• [Quoted passage]
● ● ● ● ● ● ●

We Designed a Fabulous Weed Brand for Sen. James Lankford…

Last year, Oklahoma pop culture enthusiasts were rattled by my shocking and also fake exposé of high profile Okies jumping on the Tokelahoma bandwagon with their own celebrity weed brands. This year, we’ve set our sights on Oklahoma’s own U.S. Senator, James Lankford. It’s time he made a hard run at the alt-right men who love marijuana almost as much as they love fascism!

Given how far Sen. Lankford is up Trump’s ass and his love of Oklahoma flowers, we thought he should have his own line of cannabis smoking and growing products, Dankford Supplies™ — targeting Republicans who have not yet come out as Patriotokers®. We even took the liberty to identify potentially sympathetic D.C. investors, such as Lindsey Graham, Jerry Falwell, Jr. and Mike Pence to get this these five signature products off the ground:

Closeted Grow Lights

Ah, the closet. One of the first places I think everyone has either gotten high or tried to grow pot! Dorothy knows ya need some light in there. With a hefty market of closeted Republican tokers already eating right from his hand, it only makes strong business sense for Sen. Lankford to take this plunge. Dankford Supplies™ Closeted Grow Lights would be special, low output bulbs — almost imperceptible to every type of radar — perfect for avoiding detection by your constituents, church, friends, family and wife!

Holy Water Hydroponics

Sen. Lankford would never sow his sacred seed without H20 from Quail Springs Baptist Church, so we are adding this to the product line. Each bottle of Dankford Supplies™ Holy Water Hydroponics will come with a touching piece of scripture on the label. Skunkians 4:20 –

“Thou shall taketh thine seed of Eden, bury it for three days whilst sprinkling with holy water. When the baptized bud rises from its grave, prepare its body into a cross joint, light it ablaze with the sacrificial fire, while inhaling and exhaling the holy smokey spirit.”

Blessed are the stoned, Sen. Lankford, for now YOU can inherit their worth. Ahhhmen!

● ● ● ● ● ● ●

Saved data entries
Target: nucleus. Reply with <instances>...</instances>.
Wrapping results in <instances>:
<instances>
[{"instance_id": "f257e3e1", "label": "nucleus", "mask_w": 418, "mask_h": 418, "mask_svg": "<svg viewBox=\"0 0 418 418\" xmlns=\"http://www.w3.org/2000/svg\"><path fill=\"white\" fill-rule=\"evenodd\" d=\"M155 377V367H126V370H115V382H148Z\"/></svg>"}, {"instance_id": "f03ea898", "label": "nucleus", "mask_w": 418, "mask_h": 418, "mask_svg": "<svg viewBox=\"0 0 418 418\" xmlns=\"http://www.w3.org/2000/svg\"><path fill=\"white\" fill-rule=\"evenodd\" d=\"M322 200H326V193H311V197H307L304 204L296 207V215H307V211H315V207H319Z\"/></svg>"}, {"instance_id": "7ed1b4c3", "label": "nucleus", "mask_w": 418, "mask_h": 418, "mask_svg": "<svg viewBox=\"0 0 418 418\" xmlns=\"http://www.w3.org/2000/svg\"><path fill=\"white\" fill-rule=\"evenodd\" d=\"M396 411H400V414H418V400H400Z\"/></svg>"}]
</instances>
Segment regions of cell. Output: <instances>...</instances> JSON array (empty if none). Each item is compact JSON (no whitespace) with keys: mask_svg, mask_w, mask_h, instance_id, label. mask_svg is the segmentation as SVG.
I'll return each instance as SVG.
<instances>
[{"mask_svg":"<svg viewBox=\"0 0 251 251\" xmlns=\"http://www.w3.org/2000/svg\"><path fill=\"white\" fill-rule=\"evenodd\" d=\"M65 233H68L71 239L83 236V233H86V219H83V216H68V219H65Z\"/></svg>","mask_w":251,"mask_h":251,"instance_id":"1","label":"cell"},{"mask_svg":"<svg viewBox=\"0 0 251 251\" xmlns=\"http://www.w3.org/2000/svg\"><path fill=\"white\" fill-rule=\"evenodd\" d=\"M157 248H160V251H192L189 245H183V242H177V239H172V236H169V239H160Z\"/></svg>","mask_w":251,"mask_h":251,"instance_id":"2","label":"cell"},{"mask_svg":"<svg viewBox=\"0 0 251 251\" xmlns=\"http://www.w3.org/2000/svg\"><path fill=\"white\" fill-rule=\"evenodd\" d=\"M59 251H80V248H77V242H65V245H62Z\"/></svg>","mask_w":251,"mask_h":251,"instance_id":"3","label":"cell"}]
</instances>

● ● ● ● ● ● ●

• [Complete the following]
1. In the satirical piece about a weed brand for Sen. James Lankford, what church would supply the water for Holy Water Hydroponics?
2. Carry on the satirical piece about a cannabis brand for Sen. James Lankford, starting right after its final line.

• [Answers to each task]
1. Quail Springs Baptist Church.

2.
Patriotic Strains

Filling the slots in the holy hydroponic grow system would be only the most red-, white- and blue-bleeding strains GOD ever put on his good green earth. God Bud, AK-47, American Dream, Holy Grail Kush and Southern Baptist Lives Matter are just a few of the Dankford Supplies™ strains that would be first to market. More to come when we invade another country for their oil. Support the military (and militarized police) or get the H-E-double-hockey-sticks outta my country, libtards!

Don’t Ask, Don’t Smell (SmokeBuddy)

Speaking of militarized police, they should have the freedom to blaze up when they’re out on the front lines of freedom, patrolling for terrorists and protestors. Until Sen. Lankford and his butt buddies on the hill federally legalize marijuana, what better way to hide your stinky smoke than with a Dankford Supplies™ SmokeBuddy® (or tear gas)! With its patented sucking technology, you could blow all the hot air from your toke into this discreet device to keep the smell hidden. This would be a top seller.

Pee Cleaner

Whether you need to get your THC-ridden urine clean for a government-mandated test or are just a golden shower enthusiast like the president, this hard-to-swallow pill would hit your stomach like a rubber bullet. Though Dankford Supplies™ Pee Cleaner would most definitely make your urination burn like tear gas, your pee’s dirty little secret would be as safe as a politician’s non-disclosure agreement.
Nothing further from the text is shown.